Thompson led the multi-center Prostate Cancer Prevention Trial, a study funded by the National Cancer Institute that enrolled nearly 19,000 men at 222 different sites across the country. The trial, which began in 1993, studied whether finasteride could prevent prostate cancer. Men assigned to the finasteride group took the drug for seven years.

The trial showed that the drug significantly reduced the risk of prostate cancer. But initial results also showed that a slightly higher percentage of those on the drug developed high-grade cancer than those assigned to the group that took a placebo.
That observation was enough for the FDA not to grant approval of finasteride as a drug that could help prevent prostate cancer. 
"It really put the damper on clinicians [wanting] to use the drug, and of patients wanting to take it," said Dr. Eric Klein, a urologist and chairman of the Glickman Urological and Kidney Institute at the Cleveland Clinic.

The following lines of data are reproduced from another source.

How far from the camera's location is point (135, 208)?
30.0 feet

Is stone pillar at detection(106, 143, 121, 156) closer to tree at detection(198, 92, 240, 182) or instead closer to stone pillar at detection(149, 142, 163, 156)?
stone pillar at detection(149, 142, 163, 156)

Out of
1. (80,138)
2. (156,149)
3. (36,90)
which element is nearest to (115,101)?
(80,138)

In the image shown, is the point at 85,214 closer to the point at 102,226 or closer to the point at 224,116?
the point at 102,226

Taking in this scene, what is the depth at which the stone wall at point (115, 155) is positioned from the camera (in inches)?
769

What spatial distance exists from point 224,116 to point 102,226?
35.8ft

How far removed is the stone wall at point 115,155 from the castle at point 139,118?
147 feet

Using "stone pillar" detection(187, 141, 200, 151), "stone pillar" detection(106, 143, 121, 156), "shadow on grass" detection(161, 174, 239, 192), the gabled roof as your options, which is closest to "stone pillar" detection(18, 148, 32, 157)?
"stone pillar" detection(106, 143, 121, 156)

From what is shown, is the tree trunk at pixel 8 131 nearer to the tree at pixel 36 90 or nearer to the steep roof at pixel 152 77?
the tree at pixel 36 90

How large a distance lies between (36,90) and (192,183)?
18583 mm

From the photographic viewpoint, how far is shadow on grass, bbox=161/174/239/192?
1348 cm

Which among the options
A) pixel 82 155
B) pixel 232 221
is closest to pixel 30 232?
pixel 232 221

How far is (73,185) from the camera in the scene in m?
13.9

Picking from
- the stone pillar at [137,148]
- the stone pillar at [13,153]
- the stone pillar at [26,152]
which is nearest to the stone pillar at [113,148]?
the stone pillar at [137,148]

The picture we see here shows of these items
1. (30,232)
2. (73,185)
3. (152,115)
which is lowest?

The difference between the finasteride and placebo groups shrank in follow-up analysis. Still, the earlier findings were enough of a concern that some physicians began prescribing the drug less frequently, or not at all.
In 2009 the American Society of Clinical Oncology and the American Urological Association issued ajoint guideline recommending that healthy men over age 55 who show no symptoms of the disease should talk to their doctors about using finasteride to lower their prostate cancer risk.

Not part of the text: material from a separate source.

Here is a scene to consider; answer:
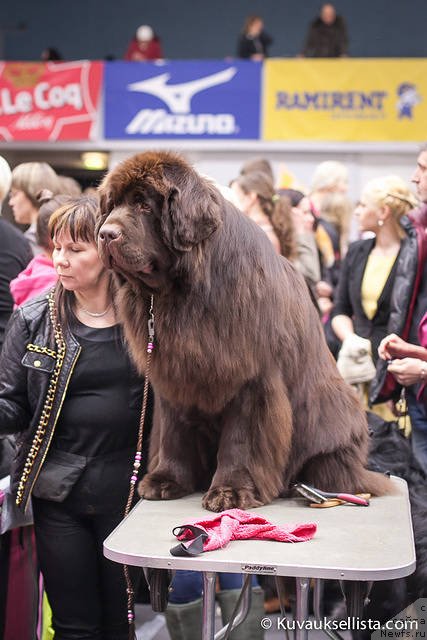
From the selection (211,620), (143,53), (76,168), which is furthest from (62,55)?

Even though the drug's ability to shrink the prostate helped to make the PSA test more effective in detecting cancerous tumors, the FDA in 2011 added a warning to the label about the increased risk of being diagnosed with high-grade prostate cancer.
"When [the FDA] said they were concerned about the high risk, I was concerned," Thompson said. But because the risk now appears to be "minimal to none," he said he hopes any new packaging labels will include the drug's benefits, and not just the risks.
Finasteride costs about $3 a pill. Because the FDA has yet to approved it as a cancer prevention drug, insurance companies may not cover it for that purpose. Diminished libido, erectile dysfunction and male infertility all have been reported as side effects, during use or after the drug has been discontinued.

For patients who have the conversation with their physician about whether the drug is right for them, that discussion is now backed up by solid data, Klein said.

"This should reassure everybody that drug is safe to take," he said. "Men are no more likely to die if they take drug or if they don't."